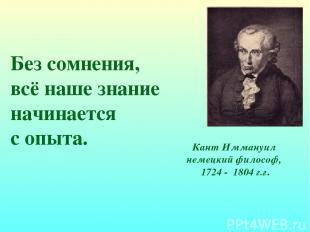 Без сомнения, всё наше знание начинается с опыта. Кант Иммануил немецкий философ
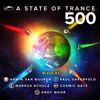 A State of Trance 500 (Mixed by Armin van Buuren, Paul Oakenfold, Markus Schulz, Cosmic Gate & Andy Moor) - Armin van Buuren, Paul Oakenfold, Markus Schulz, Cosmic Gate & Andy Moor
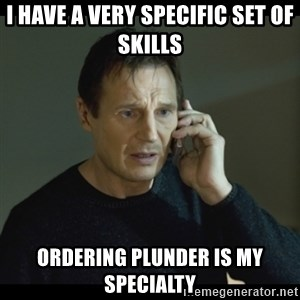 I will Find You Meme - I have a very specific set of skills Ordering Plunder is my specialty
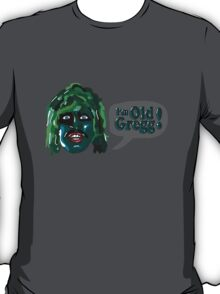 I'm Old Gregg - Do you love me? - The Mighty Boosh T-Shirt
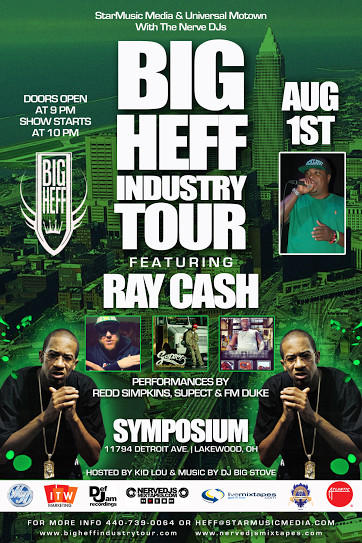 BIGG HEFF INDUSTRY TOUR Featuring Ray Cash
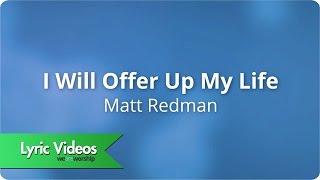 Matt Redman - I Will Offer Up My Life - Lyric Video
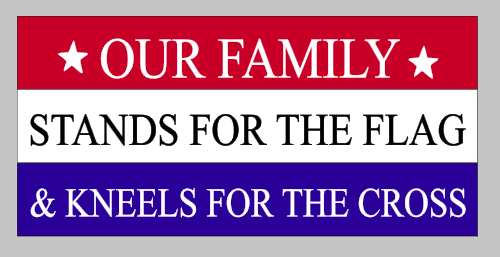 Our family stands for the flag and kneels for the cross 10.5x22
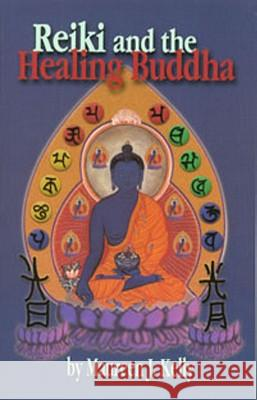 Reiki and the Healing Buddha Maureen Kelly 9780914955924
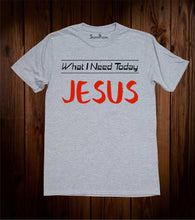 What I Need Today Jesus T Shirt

┄┄┄┄┄┄┄┄┄┄

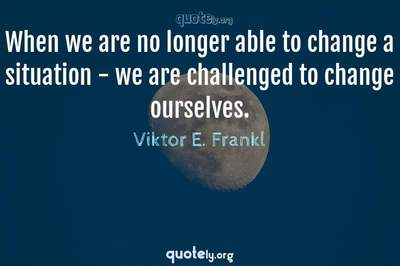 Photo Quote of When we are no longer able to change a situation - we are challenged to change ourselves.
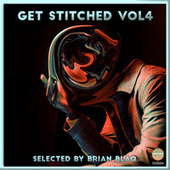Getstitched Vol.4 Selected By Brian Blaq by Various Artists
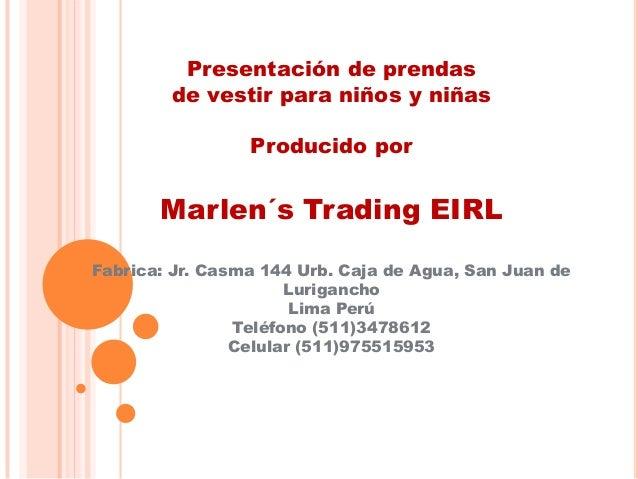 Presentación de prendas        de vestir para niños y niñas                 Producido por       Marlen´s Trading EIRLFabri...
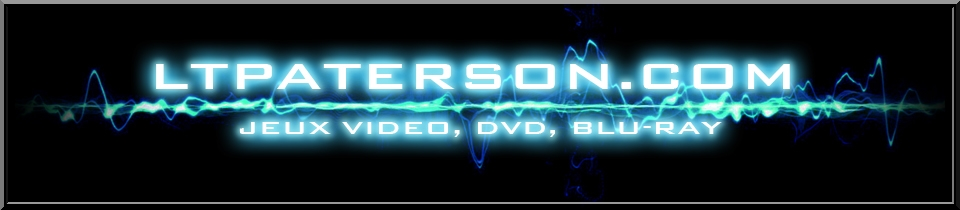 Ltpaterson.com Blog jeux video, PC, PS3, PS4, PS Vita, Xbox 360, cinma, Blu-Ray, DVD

┄┄┄┄┄┄┄┄┄┄

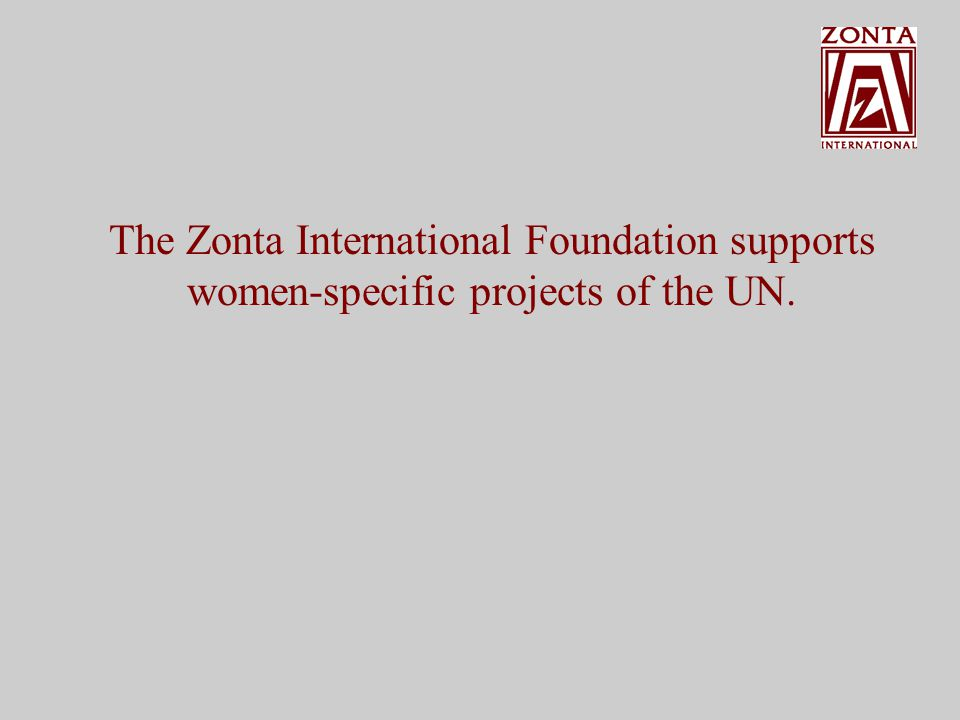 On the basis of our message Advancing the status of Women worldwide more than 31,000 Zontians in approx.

┄┄┄┄┄┄┄┄┄┄

*Assignment*.
Given the records above, return the lines starting at the one that holds "I'm Old Gregg" and ending at the one that holds "What I Need Today Jesus T Shirt", exactly, and nothing besides; leave every picture out.

*Solved problem*.
 I'm Old Gregg - Do you love me? - The Mighty Boosh T-Shirt
 BIGG HEFF INDUSTRY TOUR Featuring Ray Cash
 Matt Redman - I Will Offer Up My Life - Lyric Video
 Our family stands for the flag and kneels for the cross 10.5x22
 Reiki and the Healing Buddha Maureen Kelly 9780914955924
 What I Need Today Jesus T Shirt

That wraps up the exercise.